What you have to do: Output all of the data below without changing a word, and exclude the pictures.

Data provided:
___
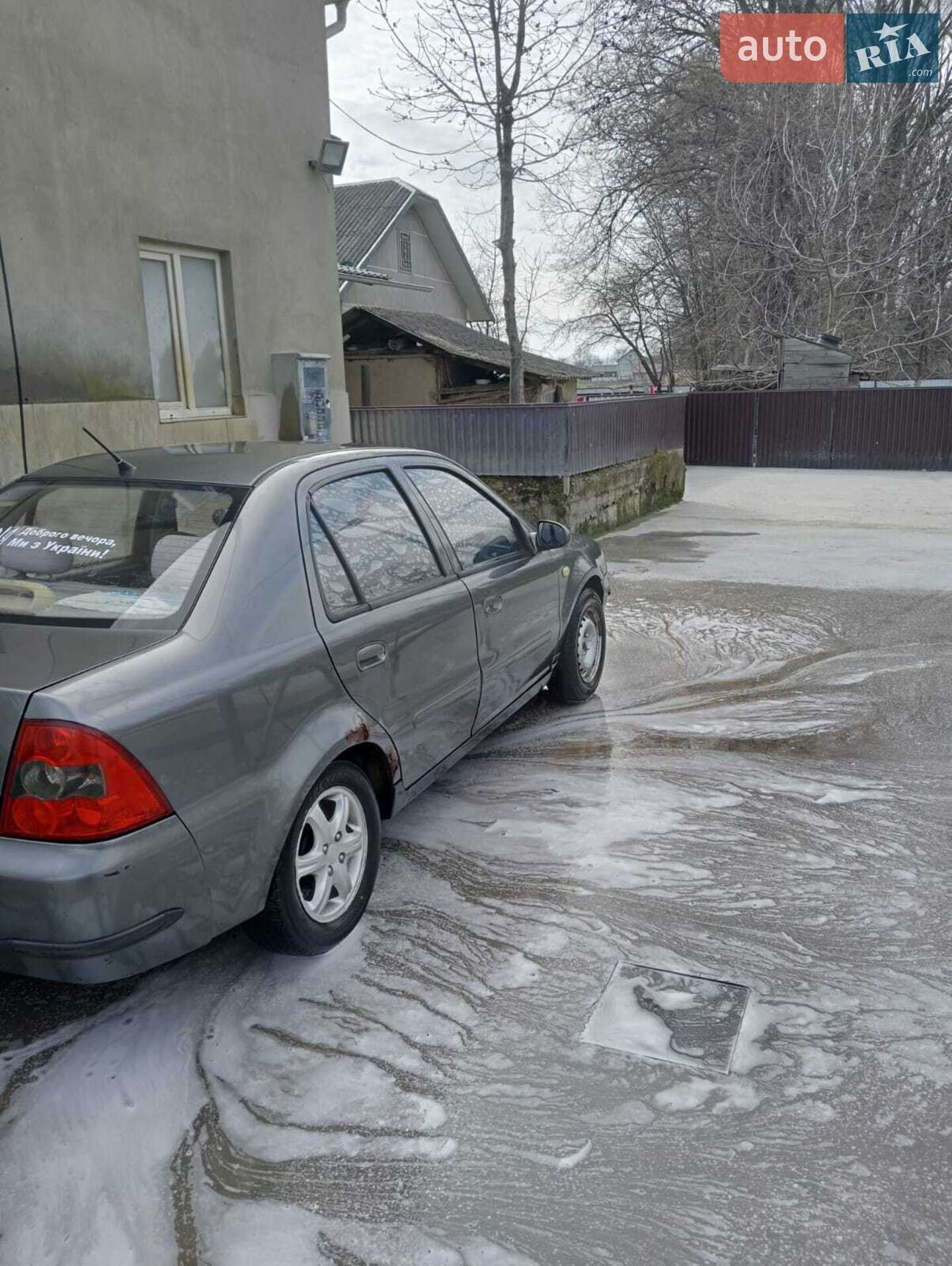 Geely CK 2007 VIN Y7CMR715170085007 фото оголошення 5 з 6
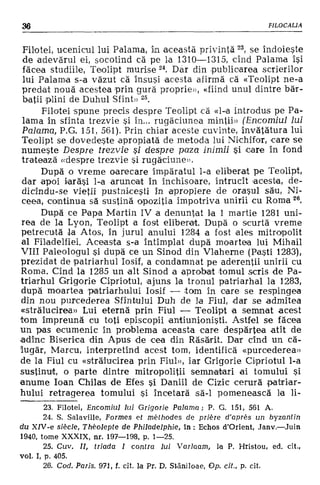 Filocalia 07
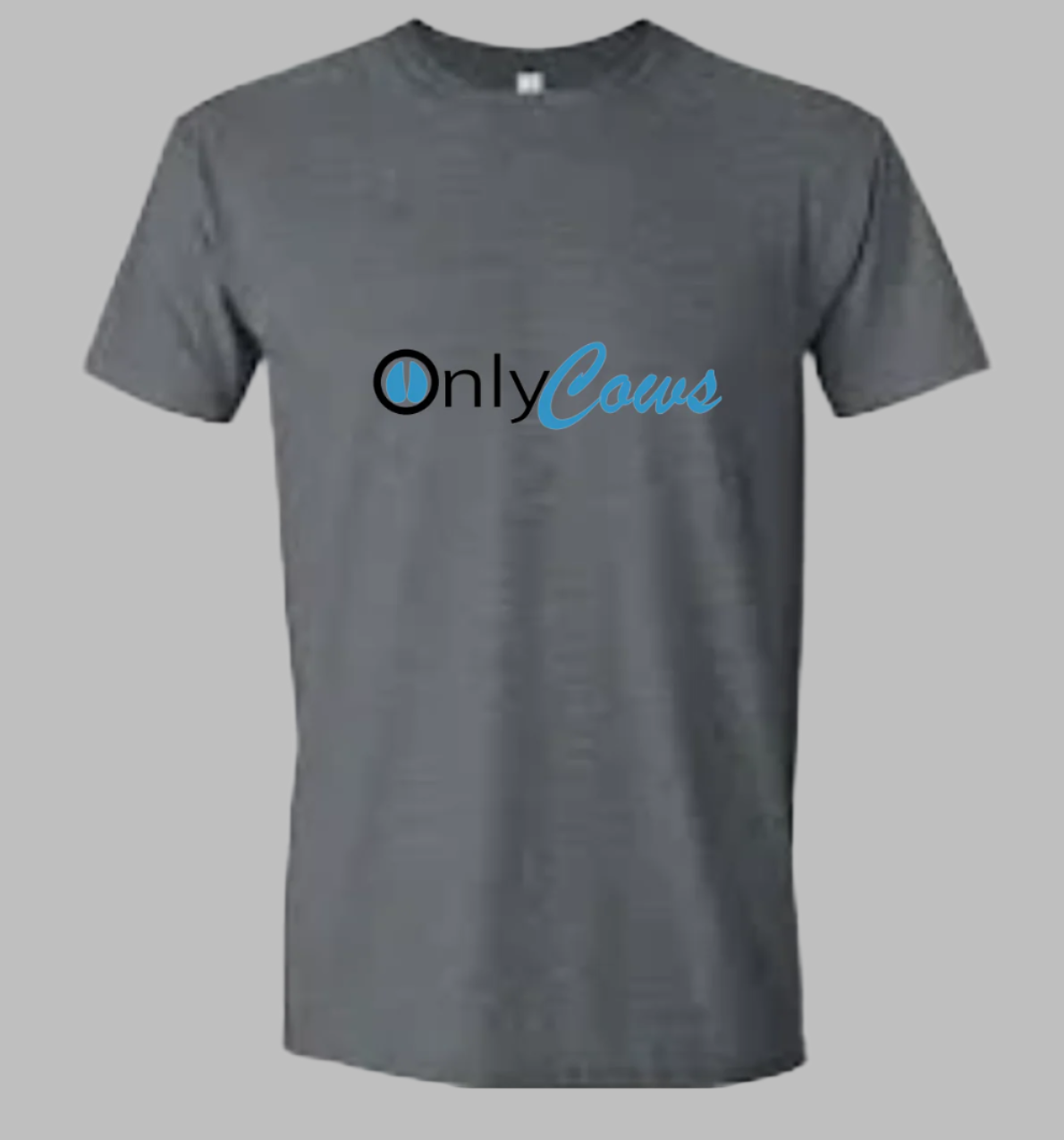 Only Cows Tshirt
___
Completed task:
 Geely CK 2007 VIN Y7CMR715170085007 фото оголошення 5 з 6
 Filocalia 07
 Only Cows Tshirt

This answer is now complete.